Should be "subtlety."
"But, your case is different than that.
I think "than that" at the end is redundant. Sounds kinda weird to say out loud as well.
we wanted to let you know that we really enjoyed having you here Ever since Mason left us,
Should be a full stop after "here" before "Ever."
She had known that she just hadn't wanted to accept that fate just yet.
There should be a semicolon after the first "that." Unless the sentence is meant to be talking about the fact that she had known about not wanting to accept that fate. If that were the case, the sentence is a little awkward.
That was a soldier for ya.
This was weird to see in the middle of narration, because it's not from first person perspective, which means injecting flavour text like this is sort of unfitting. Especially "ya" which is informal. If Shayla thought that sentence, it'd make more sense, and if it were written in first person then it would also make sense. But like this, it's just a little odd. I don't know if I should just regard it as a stylistic choice and ignore how I feel about it though.
Shayla shoved the bisharp away and tried to create some distance but it was much use.
Should be "it wasn't much use."
This guy was faster and stronger than she was, she'd have to bank on outsmarting him.
That comma should be a semicolon because they're two separate sentences which aren't joined by any words such as "and."
The bisharp guard glared at the man and said,
“Mind your own business.
These should be on the same line, rather than the glaring being in the previous paragraph. Usually character actions like this would be in the same paragraph as their speech, especially in the case of text before speech with a comma.

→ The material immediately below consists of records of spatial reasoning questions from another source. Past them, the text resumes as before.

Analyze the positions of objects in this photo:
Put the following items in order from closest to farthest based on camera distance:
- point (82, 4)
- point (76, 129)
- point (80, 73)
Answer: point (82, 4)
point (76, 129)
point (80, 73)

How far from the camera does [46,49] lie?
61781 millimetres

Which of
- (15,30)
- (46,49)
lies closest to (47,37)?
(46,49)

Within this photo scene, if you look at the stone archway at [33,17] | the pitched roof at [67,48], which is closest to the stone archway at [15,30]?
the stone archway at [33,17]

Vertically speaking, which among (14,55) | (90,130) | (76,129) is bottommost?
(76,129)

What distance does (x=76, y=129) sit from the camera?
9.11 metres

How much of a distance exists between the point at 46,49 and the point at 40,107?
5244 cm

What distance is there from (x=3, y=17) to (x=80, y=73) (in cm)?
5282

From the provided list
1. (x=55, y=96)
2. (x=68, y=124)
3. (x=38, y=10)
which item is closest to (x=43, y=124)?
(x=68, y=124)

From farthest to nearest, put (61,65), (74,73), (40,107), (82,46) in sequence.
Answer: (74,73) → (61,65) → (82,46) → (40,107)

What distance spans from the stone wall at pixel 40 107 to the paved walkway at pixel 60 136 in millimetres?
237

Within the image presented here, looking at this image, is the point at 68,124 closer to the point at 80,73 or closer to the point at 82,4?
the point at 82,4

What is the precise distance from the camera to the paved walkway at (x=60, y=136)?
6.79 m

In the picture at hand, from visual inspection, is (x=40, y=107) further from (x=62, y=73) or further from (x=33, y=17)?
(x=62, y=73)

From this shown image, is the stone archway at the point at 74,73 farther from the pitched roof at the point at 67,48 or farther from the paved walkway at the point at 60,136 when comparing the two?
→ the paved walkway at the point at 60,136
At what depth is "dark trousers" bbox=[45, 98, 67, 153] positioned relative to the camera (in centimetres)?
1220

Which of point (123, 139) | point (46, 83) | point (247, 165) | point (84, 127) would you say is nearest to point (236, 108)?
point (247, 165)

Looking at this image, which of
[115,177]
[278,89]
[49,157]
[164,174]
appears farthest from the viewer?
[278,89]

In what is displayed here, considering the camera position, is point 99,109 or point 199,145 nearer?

Tyson stood about a foot taller than Shayla and definitely held a more muscular build than her.
Should be "than she" at the end, not "than her."
Lastly, I want formal introductions at some point.” Tyson rolled his eyes and glanced down at Shayla.
Same deal as before; his action should be on a different line to Shayla's speech.
It's still better than landing in Snowpoint or Sunnyshore if you ask me."
It's actually "Sunyshore." Weirdly.
The red pajamas and just woke up look that the krookodile wore gave Shayla a different impression.
"just woke up look" should be in quotations, I reckon, because it's more of a character's observation if that makes sense. In the very least, hyphens between the words.
Ashur, this is our guest, Shayla Perkins.
OH MY GOD ALL OF YOUR PROTAGS ARE YOU.
I liked it so far! I've only read chapter 1, but I'll read the next soon. :)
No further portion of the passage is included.